This week’s cyber newsreel was dominated by a proclamation from a cybersecurity firm that it uncovered a massive heist of 1.2 billion usernames and passwords by a “Russian cyber gang.”
About 420,000 websites are allegedly affected by this years-long breach uncovered by Milwaukee-based Hold Security.
But what immediately struck me was that Hold Security gave the story to the New York Times as hackers and security companies gathered in Las Vegas for the Black Hat conference this week. That is nice exposure.
Then Hold Security—who claims to have in 2013 identified data breaches at Adobe Systems and “independently identified and tracked the Target breach,” and identified more than 360 million stolen credentials trafficked on the black market this year—stopped giving information. No names of hackers or victims, or how the firm cracked what was apparently a pretty darn good secret.
You can find out if you’re in the among the large list of stolen credentials…for a fee.
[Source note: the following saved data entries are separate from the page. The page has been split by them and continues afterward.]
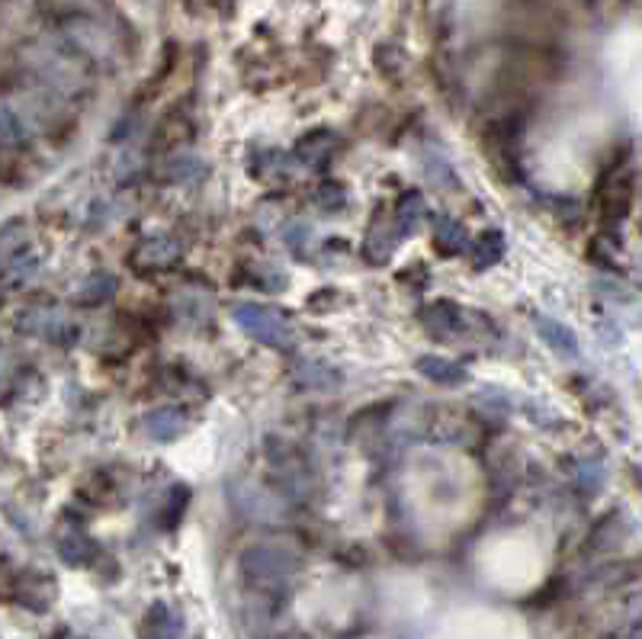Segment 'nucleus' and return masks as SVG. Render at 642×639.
Wrapping results in <instances>:
<instances>
[{
  "label": "nucleus",
  "mask_w": 642,
  "mask_h": 639,
  "mask_svg": "<svg viewBox=\"0 0 642 639\" xmlns=\"http://www.w3.org/2000/svg\"><path fill=\"white\" fill-rule=\"evenodd\" d=\"M241 572L264 598L280 601V595L289 588V582H293V575L299 572V559L289 550H283V546L257 543V546H248V550H244Z\"/></svg>",
  "instance_id": "f257e3e1"
},
{
  "label": "nucleus",
  "mask_w": 642,
  "mask_h": 639,
  "mask_svg": "<svg viewBox=\"0 0 642 639\" xmlns=\"http://www.w3.org/2000/svg\"><path fill=\"white\" fill-rule=\"evenodd\" d=\"M58 36L61 45L68 52H74L84 62H94V65H110L113 58L119 55V42L110 29L103 26V20L97 17H87V13H71L58 23Z\"/></svg>",
  "instance_id": "f03ea898"
},
{
  "label": "nucleus",
  "mask_w": 642,
  "mask_h": 639,
  "mask_svg": "<svg viewBox=\"0 0 642 639\" xmlns=\"http://www.w3.org/2000/svg\"><path fill=\"white\" fill-rule=\"evenodd\" d=\"M421 325L437 341H476V338H488V334H492V322H488L485 315L463 309L447 299H437L431 306H424Z\"/></svg>",
  "instance_id": "7ed1b4c3"
},
{
  "label": "nucleus",
  "mask_w": 642,
  "mask_h": 639,
  "mask_svg": "<svg viewBox=\"0 0 642 639\" xmlns=\"http://www.w3.org/2000/svg\"><path fill=\"white\" fill-rule=\"evenodd\" d=\"M270 463V476L277 482V489L289 498V501H309L315 495V473L309 460L289 444H270L267 453Z\"/></svg>",
  "instance_id": "20e7f679"
},
{
  "label": "nucleus",
  "mask_w": 642,
  "mask_h": 639,
  "mask_svg": "<svg viewBox=\"0 0 642 639\" xmlns=\"http://www.w3.org/2000/svg\"><path fill=\"white\" fill-rule=\"evenodd\" d=\"M235 322L257 344H267V347H289L293 344V325H289V318L273 306L241 302V306H235Z\"/></svg>",
  "instance_id": "39448f33"
},
{
  "label": "nucleus",
  "mask_w": 642,
  "mask_h": 639,
  "mask_svg": "<svg viewBox=\"0 0 642 639\" xmlns=\"http://www.w3.org/2000/svg\"><path fill=\"white\" fill-rule=\"evenodd\" d=\"M228 498L238 514L251 517V521H280L283 517V501H289L283 492H273L267 485H254L251 479H232L228 482Z\"/></svg>",
  "instance_id": "423d86ee"
},
{
  "label": "nucleus",
  "mask_w": 642,
  "mask_h": 639,
  "mask_svg": "<svg viewBox=\"0 0 642 639\" xmlns=\"http://www.w3.org/2000/svg\"><path fill=\"white\" fill-rule=\"evenodd\" d=\"M183 261V245L174 235H145L135 241V248L129 251L126 264L139 277H151V273L174 270Z\"/></svg>",
  "instance_id": "0eeeda50"
},
{
  "label": "nucleus",
  "mask_w": 642,
  "mask_h": 639,
  "mask_svg": "<svg viewBox=\"0 0 642 639\" xmlns=\"http://www.w3.org/2000/svg\"><path fill=\"white\" fill-rule=\"evenodd\" d=\"M20 331L29 334H39V338L52 341L58 347H71L78 344L81 338V328L71 322V318L61 312L58 306H49V302H39V306H29L20 318Z\"/></svg>",
  "instance_id": "6e6552de"
},
{
  "label": "nucleus",
  "mask_w": 642,
  "mask_h": 639,
  "mask_svg": "<svg viewBox=\"0 0 642 639\" xmlns=\"http://www.w3.org/2000/svg\"><path fill=\"white\" fill-rule=\"evenodd\" d=\"M594 206H598L601 222H620L633 206V171L626 164L610 167L594 190Z\"/></svg>",
  "instance_id": "1a4fd4ad"
},
{
  "label": "nucleus",
  "mask_w": 642,
  "mask_h": 639,
  "mask_svg": "<svg viewBox=\"0 0 642 639\" xmlns=\"http://www.w3.org/2000/svg\"><path fill=\"white\" fill-rule=\"evenodd\" d=\"M405 238V232L395 222V216H382L376 212V219L366 228V238H363V257L370 264H386L389 257L399 248V241Z\"/></svg>",
  "instance_id": "9d476101"
},
{
  "label": "nucleus",
  "mask_w": 642,
  "mask_h": 639,
  "mask_svg": "<svg viewBox=\"0 0 642 639\" xmlns=\"http://www.w3.org/2000/svg\"><path fill=\"white\" fill-rule=\"evenodd\" d=\"M338 151V135L328 132V129H315L309 135H302L299 145H296V161L309 171H325L328 161L334 158Z\"/></svg>",
  "instance_id": "9b49d317"
},
{
  "label": "nucleus",
  "mask_w": 642,
  "mask_h": 639,
  "mask_svg": "<svg viewBox=\"0 0 642 639\" xmlns=\"http://www.w3.org/2000/svg\"><path fill=\"white\" fill-rule=\"evenodd\" d=\"M289 376H293V383L305 392H331V389H338L341 386V373L331 367V363L325 360H299L293 370H289Z\"/></svg>",
  "instance_id": "f8f14e48"
},
{
  "label": "nucleus",
  "mask_w": 642,
  "mask_h": 639,
  "mask_svg": "<svg viewBox=\"0 0 642 639\" xmlns=\"http://www.w3.org/2000/svg\"><path fill=\"white\" fill-rule=\"evenodd\" d=\"M193 139V119L187 110H171V113H164L158 119V126H155V135H151V145H155L158 151H171V148H180V145H187Z\"/></svg>",
  "instance_id": "ddd939ff"
},
{
  "label": "nucleus",
  "mask_w": 642,
  "mask_h": 639,
  "mask_svg": "<svg viewBox=\"0 0 642 639\" xmlns=\"http://www.w3.org/2000/svg\"><path fill=\"white\" fill-rule=\"evenodd\" d=\"M142 428H145V437L155 440V444H171V440H177L183 428H187V415H183L180 408L164 405L142 418Z\"/></svg>",
  "instance_id": "4468645a"
},
{
  "label": "nucleus",
  "mask_w": 642,
  "mask_h": 639,
  "mask_svg": "<svg viewBox=\"0 0 642 639\" xmlns=\"http://www.w3.org/2000/svg\"><path fill=\"white\" fill-rule=\"evenodd\" d=\"M58 556L65 559L68 566H87V562L97 556V543L90 540L81 527H65L58 534Z\"/></svg>",
  "instance_id": "2eb2a0df"
},
{
  "label": "nucleus",
  "mask_w": 642,
  "mask_h": 639,
  "mask_svg": "<svg viewBox=\"0 0 642 639\" xmlns=\"http://www.w3.org/2000/svg\"><path fill=\"white\" fill-rule=\"evenodd\" d=\"M418 373L424 376V379H431V383H437V386H463L466 379H469V373H466V367H460L456 360H447V357H437V354H427V357H421L418 360Z\"/></svg>",
  "instance_id": "dca6fc26"
},
{
  "label": "nucleus",
  "mask_w": 642,
  "mask_h": 639,
  "mask_svg": "<svg viewBox=\"0 0 642 639\" xmlns=\"http://www.w3.org/2000/svg\"><path fill=\"white\" fill-rule=\"evenodd\" d=\"M180 617L167 607L164 601L151 604L148 614H145V623H142V639H177L180 636Z\"/></svg>",
  "instance_id": "f3484780"
},
{
  "label": "nucleus",
  "mask_w": 642,
  "mask_h": 639,
  "mask_svg": "<svg viewBox=\"0 0 642 639\" xmlns=\"http://www.w3.org/2000/svg\"><path fill=\"white\" fill-rule=\"evenodd\" d=\"M434 245L447 257L469 251V235H466L463 222H456L453 216H437L434 219Z\"/></svg>",
  "instance_id": "a211bd4d"
},
{
  "label": "nucleus",
  "mask_w": 642,
  "mask_h": 639,
  "mask_svg": "<svg viewBox=\"0 0 642 639\" xmlns=\"http://www.w3.org/2000/svg\"><path fill=\"white\" fill-rule=\"evenodd\" d=\"M116 289H119L116 273H110V270H94V273H90V277L81 283L78 302H81V306H103V302H110V299L116 296Z\"/></svg>",
  "instance_id": "6ab92c4d"
},
{
  "label": "nucleus",
  "mask_w": 642,
  "mask_h": 639,
  "mask_svg": "<svg viewBox=\"0 0 642 639\" xmlns=\"http://www.w3.org/2000/svg\"><path fill=\"white\" fill-rule=\"evenodd\" d=\"M39 270V257L33 251H20V254H10L4 257V289H20L29 280L36 277Z\"/></svg>",
  "instance_id": "aec40b11"
},
{
  "label": "nucleus",
  "mask_w": 642,
  "mask_h": 639,
  "mask_svg": "<svg viewBox=\"0 0 642 639\" xmlns=\"http://www.w3.org/2000/svg\"><path fill=\"white\" fill-rule=\"evenodd\" d=\"M537 331H540V338H543L549 347H553L556 354H569V357L578 354V338L572 334V328H565L562 322H556V318L540 315V318H537Z\"/></svg>",
  "instance_id": "412c9836"
},
{
  "label": "nucleus",
  "mask_w": 642,
  "mask_h": 639,
  "mask_svg": "<svg viewBox=\"0 0 642 639\" xmlns=\"http://www.w3.org/2000/svg\"><path fill=\"white\" fill-rule=\"evenodd\" d=\"M466 254H469V261H472V267H476V270H488L504 257V238L498 232H485V235H479L476 241H472Z\"/></svg>",
  "instance_id": "4be33fe9"
},
{
  "label": "nucleus",
  "mask_w": 642,
  "mask_h": 639,
  "mask_svg": "<svg viewBox=\"0 0 642 639\" xmlns=\"http://www.w3.org/2000/svg\"><path fill=\"white\" fill-rule=\"evenodd\" d=\"M395 222H399V228L405 235H411V232H418V225L424 222V216H427V203H424V196L421 193H402L399 196V203H395Z\"/></svg>",
  "instance_id": "5701e85b"
},
{
  "label": "nucleus",
  "mask_w": 642,
  "mask_h": 639,
  "mask_svg": "<svg viewBox=\"0 0 642 639\" xmlns=\"http://www.w3.org/2000/svg\"><path fill=\"white\" fill-rule=\"evenodd\" d=\"M0 139H4L7 148H17L29 139V129L23 123V116L13 110L10 100L4 103V110H0Z\"/></svg>",
  "instance_id": "b1692460"
},
{
  "label": "nucleus",
  "mask_w": 642,
  "mask_h": 639,
  "mask_svg": "<svg viewBox=\"0 0 642 639\" xmlns=\"http://www.w3.org/2000/svg\"><path fill=\"white\" fill-rule=\"evenodd\" d=\"M187 501H190V489L187 485H174L171 492H167V501H164V511H161V524L171 530L177 527V521L187 511Z\"/></svg>",
  "instance_id": "393cba45"
},
{
  "label": "nucleus",
  "mask_w": 642,
  "mask_h": 639,
  "mask_svg": "<svg viewBox=\"0 0 642 639\" xmlns=\"http://www.w3.org/2000/svg\"><path fill=\"white\" fill-rule=\"evenodd\" d=\"M164 171H167V180H193V177H200L206 167L200 158H193V155H174L164 164Z\"/></svg>",
  "instance_id": "a878e982"
},
{
  "label": "nucleus",
  "mask_w": 642,
  "mask_h": 639,
  "mask_svg": "<svg viewBox=\"0 0 642 639\" xmlns=\"http://www.w3.org/2000/svg\"><path fill=\"white\" fill-rule=\"evenodd\" d=\"M347 203V193L341 184H321L315 190V206L318 209H325V212H334V209H344Z\"/></svg>",
  "instance_id": "bb28decb"
},
{
  "label": "nucleus",
  "mask_w": 642,
  "mask_h": 639,
  "mask_svg": "<svg viewBox=\"0 0 642 639\" xmlns=\"http://www.w3.org/2000/svg\"><path fill=\"white\" fill-rule=\"evenodd\" d=\"M0 245H4V257L26 251V228L20 222H10L4 228V235H0Z\"/></svg>",
  "instance_id": "cd10ccee"
},
{
  "label": "nucleus",
  "mask_w": 642,
  "mask_h": 639,
  "mask_svg": "<svg viewBox=\"0 0 642 639\" xmlns=\"http://www.w3.org/2000/svg\"><path fill=\"white\" fill-rule=\"evenodd\" d=\"M578 479H582L585 489L594 492V489L601 485V466H598V463H585V466H582V476H578Z\"/></svg>",
  "instance_id": "c85d7f7f"
}]
</instances>
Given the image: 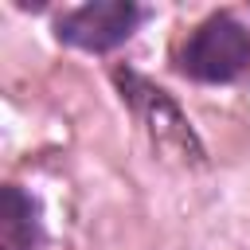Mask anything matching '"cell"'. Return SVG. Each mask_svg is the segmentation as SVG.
Wrapping results in <instances>:
<instances>
[{"mask_svg": "<svg viewBox=\"0 0 250 250\" xmlns=\"http://www.w3.org/2000/svg\"><path fill=\"white\" fill-rule=\"evenodd\" d=\"M180 70L195 82H234L250 70V27L230 12L207 16L180 47Z\"/></svg>", "mask_w": 250, "mask_h": 250, "instance_id": "1", "label": "cell"}, {"mask_svg": "<svg viewBox=\"0 0 250 250\" xmlns=\"http://www.w3.org/2000/svg\"><path fill=\"white\" fill-rule=\"evenodd\" d=\"M141 20H145V8H137L133 0H90V4L70 8L66 16H59L55 35L66 47L105 55V51L121 47L137 31Z\"/></svg>", "mask_w": 250, "mask_h": 250, "instance_id": "2", "label": "cell"}, {"mask_svg": "<svg viewBox=\"0 0 250 250\" xmlns=\"http://www.w3.org/2000/svg\"><path fill=\"white\" fill-rule=\"evenodd\" d=\"M117 86H121V98H129V105L141 113V121L148 125L152 141H156L164 152H176V156H184V160H199V156H203V148H199L188 117L176 109V102H172L160 86L145 82V78L133 74V70H117Z\"/></svg>", "mask_w": 250, "mask_h": 250, "instance_id": "3", "label": "cell"}, {"mask_svg": "<svg viewBox=\"0 0 250 250\" xmlns=\"http://www.w3.org/2000/svg\"><path fill=\"white\" fill-rule=\"evenodd\" d=\"M43 223L39 203L16 184H4L0 191V250H39Z\"/></svg>", "mask_w": 250, "mask_h": 250, "instance_id": "4", "label": "cell"}]
</instances>
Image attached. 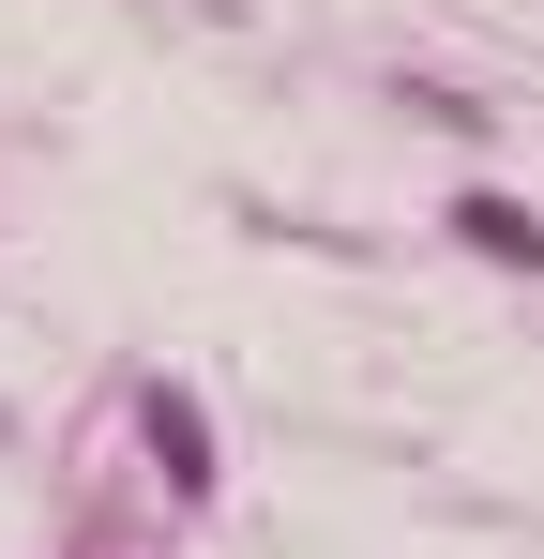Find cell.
<instances>
[{
    "label": "cell",
    "mask_w": 544,
    "mask_h": 559,
    "mask_svg": "<svg viewBox=\"0 0 544 559\" xmlns=\"http://www.w3.org/2000/svg\"><path fill=\"white\" fill-rule=\"evenodd\" d=\"M453 227H469V242H484V258H544V227H530V212H515V197H469V212H453Z\"/></svg>",
    "instance_id": "1"
}]
</instances>
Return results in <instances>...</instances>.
Hold Security founder Alex Holden said the fee covers the firm’s expenses. Reports say he has since stopped responding to interview requests.
All of this has me confused. And I don’t feel bad about that because it looks like some cybersecurity experts and entrepreneurs are confused too. There is some doubt this is even legit but a guy I happen to trust, security blogger Brian Krebs, has known Holden a while and “it’s definitely for real.”
Won’t we find out soon if this is real when websites begin disclosing individual breaches? Don’t they have to in many cases? Or have they?
To me, there is a more important question because as of now, it appears these stolen credentials were used to send spam. But is this where we want to take cybersecurity? Do firms like Hold Security get to hold some information in their pockets until we empty ours?
Bruce Schneier, an internationally renowned security technologist, writes a great blog as well—especially for a guy like me still getting his cyber feet wet. Interestingly, he says this massive stockpile of passwords accumulated by the Russians (if that’s the case) is evidence of how secure the Internet is. “We’re not seeing massive fraud or theft. We’re not seeing massive account hijacking,” he writes. “A gang of Russian hackers has 1.2 billion passwords—they’ve probably had most of them for a year or more—and everything is still working normally.”
Speaking of Russia, congratulations to Edward Snowden. If you know me, you know to read the sarcasm. I contemplated writing a blog with the headline: “Snowden sentenced to 3 years…in Russia.”
I’m not giving my opinion re: Snowden because it’s really all over the map, which is probably why I could not get my thoughts together for even a semi-coherent blog. But dang that would’ve been a good headline.